* Laneri Diana da Silva
Um homem negro tomava seu café, parado na porta de um pequeno boteco na esquina daquela rua. Olhava, com olhos vazios, o curto horizonte da rua à sua frente. Ventava frio, e o café preto exalava a fumaça em meio às vozes dicotômicas de seus companheiros em frente o balcão. Alguns passos à frente e ele ainda tomava o seu café. Copo na mão. De vidro mesmo, copo americano, copo brasileiro. Copo sujo dos pequenos botecos das manhãs de segunda-feira, na esquina de uma rua de uma cidade qualquer.
O homem, que aparentava seus 45 anos, trabalharia muito naquela semana. Talvez ganhasse menos do que deveria. Talvez nem ganhasse. Talvez não ganhasse o suficiente para o pão da semana. Já que o pão encarecia e o trabalho escasseava. Muito provavelmente deixara esposa e filhos em casa, e todo esse complexo de ideias atravessava-lhe a mente enquanto fitava o curto horizonte da rua.
Não. Não poderia falhar. Trabalharia arduamente, a semana inteira, num desses serviços que não nos imaginamos a fazer. Sob o sol quente ou sob a chuva fina daqueles dias e, no domingo, levaria sua esposa e filhos à igreja. Crianças bem penteadas e limpas. Agradeceriam. Joelhos no chão, mãos estendidas apalpando o ar. Posso ouvir as preces silenciosas daquela mãe, e os murmúrios indecifráveis daquelas crianças franzinas que no momento da oração, não sabem direito em que pensar. Agradeceriam pela saúde, sim, pela saúde. E pediriam por mais saúde para continuar trabalhando.
Enquanto isso, nos jornais lemos as mesmas notícias: corrupção, lavagem de dinheiro, tríplex. E, no fim, a campanha eleitoral, sempre prometendo as mesmas coisas, sempre as políticas públicas. E sempre os escândalos públicos envolvendo as propinas feitas do dinheiro e dos impostos que saem diretamente dos bolsos dos trabalhadores negros, brancos, professores e doutores que acordam cedo nas segundas-feiras e, tomando um café no boteco da esquina, ou em suas belas casas, lembram-se amargamente das contas do mês. Mas não comprometo-me aqui a tecer comentários políticos sobre coisa alguma. Não faria mesmo a menor diferença. Não sou disso. Aliás, quem teria tempo para folhear esse singelo jornal e sorver a caligrafia rápida desta ocupada trabalhadora?
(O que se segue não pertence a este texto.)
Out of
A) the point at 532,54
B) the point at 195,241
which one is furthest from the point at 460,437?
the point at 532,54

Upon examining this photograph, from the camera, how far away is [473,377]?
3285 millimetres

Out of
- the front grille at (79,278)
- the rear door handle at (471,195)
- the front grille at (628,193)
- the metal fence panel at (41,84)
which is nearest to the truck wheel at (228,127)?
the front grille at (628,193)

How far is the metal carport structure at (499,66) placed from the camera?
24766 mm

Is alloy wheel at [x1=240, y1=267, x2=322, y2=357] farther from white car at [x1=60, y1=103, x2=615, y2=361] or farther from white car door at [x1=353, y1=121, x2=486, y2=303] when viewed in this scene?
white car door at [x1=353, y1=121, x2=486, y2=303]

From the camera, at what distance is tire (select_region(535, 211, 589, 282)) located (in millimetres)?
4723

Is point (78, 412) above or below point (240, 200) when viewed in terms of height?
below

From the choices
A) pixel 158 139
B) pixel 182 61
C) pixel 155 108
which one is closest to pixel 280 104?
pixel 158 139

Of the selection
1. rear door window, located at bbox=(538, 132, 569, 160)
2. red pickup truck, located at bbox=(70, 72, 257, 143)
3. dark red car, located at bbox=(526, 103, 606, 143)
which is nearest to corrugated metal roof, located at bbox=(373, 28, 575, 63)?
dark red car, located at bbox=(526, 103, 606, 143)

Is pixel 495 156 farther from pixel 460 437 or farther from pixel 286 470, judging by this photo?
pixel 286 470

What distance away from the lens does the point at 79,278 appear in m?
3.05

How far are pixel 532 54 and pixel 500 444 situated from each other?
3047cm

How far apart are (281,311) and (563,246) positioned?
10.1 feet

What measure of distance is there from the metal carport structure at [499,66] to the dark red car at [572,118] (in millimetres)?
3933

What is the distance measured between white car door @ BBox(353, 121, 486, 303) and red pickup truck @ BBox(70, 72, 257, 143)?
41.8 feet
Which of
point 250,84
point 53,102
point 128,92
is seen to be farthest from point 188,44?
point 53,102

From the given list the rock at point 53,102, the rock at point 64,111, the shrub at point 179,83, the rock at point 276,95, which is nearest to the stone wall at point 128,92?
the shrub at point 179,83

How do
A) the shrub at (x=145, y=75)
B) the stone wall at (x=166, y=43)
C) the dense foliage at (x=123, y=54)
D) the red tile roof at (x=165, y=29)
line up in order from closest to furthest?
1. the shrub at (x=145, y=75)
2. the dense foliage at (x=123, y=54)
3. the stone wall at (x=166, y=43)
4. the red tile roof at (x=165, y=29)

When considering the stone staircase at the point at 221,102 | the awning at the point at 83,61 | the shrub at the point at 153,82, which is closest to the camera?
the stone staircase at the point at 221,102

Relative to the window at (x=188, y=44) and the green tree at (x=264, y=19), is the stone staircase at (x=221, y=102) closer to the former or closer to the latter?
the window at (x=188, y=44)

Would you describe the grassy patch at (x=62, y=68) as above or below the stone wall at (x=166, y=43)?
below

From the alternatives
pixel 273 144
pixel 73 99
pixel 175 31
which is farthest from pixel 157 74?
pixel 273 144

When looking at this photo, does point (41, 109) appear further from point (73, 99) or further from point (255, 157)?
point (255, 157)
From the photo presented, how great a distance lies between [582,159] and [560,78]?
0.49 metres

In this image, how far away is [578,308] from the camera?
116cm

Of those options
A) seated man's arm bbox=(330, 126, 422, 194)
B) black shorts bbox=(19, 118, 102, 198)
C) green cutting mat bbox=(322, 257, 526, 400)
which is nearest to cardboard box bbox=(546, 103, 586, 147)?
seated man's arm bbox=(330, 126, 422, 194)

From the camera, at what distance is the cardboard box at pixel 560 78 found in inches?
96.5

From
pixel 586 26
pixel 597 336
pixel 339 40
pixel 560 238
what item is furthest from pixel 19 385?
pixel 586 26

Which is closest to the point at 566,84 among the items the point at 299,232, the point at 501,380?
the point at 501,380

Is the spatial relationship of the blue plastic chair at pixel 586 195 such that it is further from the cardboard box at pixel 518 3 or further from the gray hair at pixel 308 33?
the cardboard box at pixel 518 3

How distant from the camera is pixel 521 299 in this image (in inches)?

Apertei o passo e passei em frente ao boteco. Bolsa nos ombros, lenço no frágil pescoço protegido contra o vento e os olhos apertados observando a fumaça do copo do homem que se esvaía desenhando sinistras formas pelo ar. Mas a lufada de vento que se seguiu levou os desenhos consigo, e eu segui viagem. 5 a 10 minutos até o trabalho. E como era cansativo! Pesada aquela bolsa. Bom, acabara o café, a fumaça também e aquele breve momento invisível ficou gravado numa das telas a óleo da convenção do tempo, que atravessa tudo o que foi e o que ainda será.
A realidade era palpável, como jamais o imaginei. A realidade e a poesia têm cor e forma. Têm tato e sabor. Têm cheiro e gosto de café. Café preto, num copo de vidro. De vidro mesmo, copo americano, copo brasileiro. Copo sujo dos pequenos botecos das manhãs de segunda-feira, na esquina de uma rua de uma cidade qualquer. A realidade prostrava-se diante de mim e escapava-me entre os dedos.
Quisera eu que minha primeira crônica tratasse especialmente de alguns dos temas políticos que refletem nosso dia a dia, mas optei por descrever uma cena que se faz presente desde tempos antigos – onde a injustiça começou a florescer em nosso país, fazendo com que algumas pessoas sentissem, na pele escura, toda maldade e crueldade dos poderosos governantes que assolam nosso país até hoje.
A cena que transcorrera perante mim precisava, sim, tomar forma e ganhar o papel, por mais real e concreta que fosse e não tão abstrata e intangível como o quisera toda a minha percepção de vida.
Laneri Diana da Silva Vicente. Pós-graduada em Ensino e Aprendizagem de Língua Inglesa. Professora de Língua Inglesa na Escola Professor Jairo Grossi. Professora do Centro Universitário de Caratinga (UNEC)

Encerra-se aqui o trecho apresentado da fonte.